For the first time, a Belgian scientist has started in-depth research into the effects of not only toxic fumes but also chronic exposure to a low dose of toxins in aircraft.
Research psychologist Daniel Dumalin is studying whether the toxic substances that are released during incidents with air supply (fume events) have an influence on crew members. And the first results are worrying.
For years now, there have been discussions in the aviation industry about the health risks that are associated with these fume events. During such an incident, toxic air from the engines ends up in the cabin and the cockpit via the aircraft’s air conditioning system. Sometimes this is accompanied by intense smoke, but in most of the cases, there is only a pungent smell in the cabin (smelly socks).
There are numerous stories of pilots who – during such a fume event – become unwell behind the controls and of cabin crew who faint. Some also have persistent complaints afterwards: bursting headaches, extreme tiredness and concentration problems. In some cases, people will start to shake or feel numbness in certain body parts. In the aviation industry, this is referred to as Aerotoxic Syndrome. The syndrome will not only occur after a fume event but also with chronic exposure to low doses of toxic substance in the air. Not a single airline, however, recognises the syndrome as an occupational disease. As a result, pilots or flight attendants will not be financially compensated if they have to stop flying because of their health problems.
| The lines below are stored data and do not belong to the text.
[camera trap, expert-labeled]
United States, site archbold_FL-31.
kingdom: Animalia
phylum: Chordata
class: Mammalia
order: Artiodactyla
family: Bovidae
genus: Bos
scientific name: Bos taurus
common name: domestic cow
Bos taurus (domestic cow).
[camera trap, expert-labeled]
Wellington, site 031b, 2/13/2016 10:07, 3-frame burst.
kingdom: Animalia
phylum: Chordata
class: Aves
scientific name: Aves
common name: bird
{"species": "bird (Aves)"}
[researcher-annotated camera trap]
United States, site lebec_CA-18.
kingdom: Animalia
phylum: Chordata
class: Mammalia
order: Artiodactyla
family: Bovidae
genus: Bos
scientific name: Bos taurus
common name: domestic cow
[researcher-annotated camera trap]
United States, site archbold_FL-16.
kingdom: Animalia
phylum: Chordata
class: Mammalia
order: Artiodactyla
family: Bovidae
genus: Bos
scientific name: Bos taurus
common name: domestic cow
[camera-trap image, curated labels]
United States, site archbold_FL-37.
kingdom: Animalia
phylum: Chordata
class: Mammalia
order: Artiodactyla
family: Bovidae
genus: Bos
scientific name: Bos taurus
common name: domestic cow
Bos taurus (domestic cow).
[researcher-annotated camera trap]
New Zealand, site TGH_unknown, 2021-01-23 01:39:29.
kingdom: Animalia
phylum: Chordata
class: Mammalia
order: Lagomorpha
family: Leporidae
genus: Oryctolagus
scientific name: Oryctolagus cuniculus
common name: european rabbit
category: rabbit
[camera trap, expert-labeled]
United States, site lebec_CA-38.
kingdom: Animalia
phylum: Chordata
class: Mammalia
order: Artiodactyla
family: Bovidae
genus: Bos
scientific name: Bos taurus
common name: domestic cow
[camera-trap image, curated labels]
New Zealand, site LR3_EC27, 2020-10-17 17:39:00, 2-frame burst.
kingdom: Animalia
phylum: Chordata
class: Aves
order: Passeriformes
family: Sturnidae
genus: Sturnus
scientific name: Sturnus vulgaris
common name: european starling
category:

“I want to fight for all those people,” says research psychologist Daniel Dumalin working in Ostend, Belgium. He compares the problems in the aviation sector with those in the asbestos or tobacco industry in the 60s and 70s. “Here too, attempts have been made to minimise the health risks. It is only when the scientific evidence became so overwhelming that the industry changed its attitude“. Dumalin conceived a plan to subject (former) cabin crew and (former) pilots who experience complaints to an extensive brain examination. He is, therefore, the first in Belgium to conduct research into Aerotoxic Syndrome. “I perform a QEEG scan on everyone(measuring and mapping brain wave activities, ed.) and compare their results with those of healthy people. If a test subject already had an MRI or PET scan, I will include those results to be able to make a more in-depth analysis.”
The Aerotoxic Syndrome was almost always limited to neuropsychological evaluation, blood analyses or autopsies. Dumalin, therefore, hopes to add an extra dimension to the existing scientific studies. Although he has only just started, he already found a disturbing pattern in the first results. “I have already examined seven people and I notice at least the same type of brain damage in all seven. It relates to damage in the areas that control cognitive processes. For example, this causes concentration problems, memory problems or hypersensitivity to stimuli. Even more striking is that the damage to people who have not flown for more than 10 years is just as obvious as to people who recently flew.”
According to Dumalin, that damage shows remarkably many similarities with brain damage that can be associated with exposure to organophosphates. And let that be just one of the toxic substances that, according to previous research, are released during a fume event in an aeroplane. “It is of course too early to draw conclusions, but the first results are remarkable.” In the coming weeks, Dumalin will submit four more people to the same examination, but in total, he hopes to find at least fifty test subjects. More are welcome.
“From then on the conclusions would be pretty strong. Moreover, it is easy to repeat the same research in other countries afterwards. That is the major advantage of such a QEEG test: it is much cheaper than an investigation via MRIs, for example. In this way, we could reach a large number of test subjects relatively easily and cheaply worldwide within a few years. That would only make the evidence stronger.”
The research psychologist believes it is crucial that science takes Aerotoxic Syndrome seriously. “If you hear that pilots sometimes get so unwell during a fume event that they can barely keep control of the aircraft, then it is very important that we find out what could be the matter. Not to mention the possible negative impact on the health of people who often travel by plane (frequent flyers). It is our duty to investigate this thoroughly.”